[[ RECORDED DATA, beginning ]]

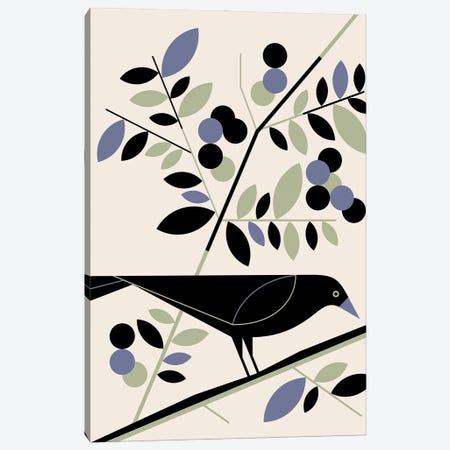 American Crow Canvas Print #GMA96} by Greg Mably Canvas Art Print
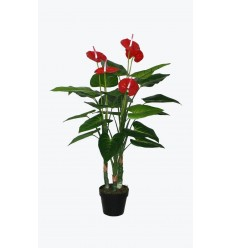 POTTED 110CM ANTHURIUM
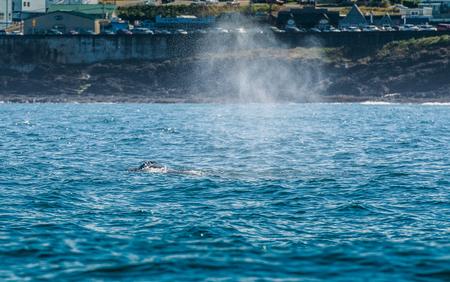 gray whale: Blow Hole of Gray Whale in Depoe Bay along Oregon coast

[[ RECORDED DATA, end ]]

PROBLEM STATEMENT –
For the material above, give every line again exactly and leave out the pictures.

EXERCISE RESULT –
 American Crow Canvas Print #GMA96} by Greg Mably Canvas Art Print
 POTTED 110CM ANTHURIUM
 gray whale: Blow Hole of Gray Whale in Depoe Bay along Oregon coast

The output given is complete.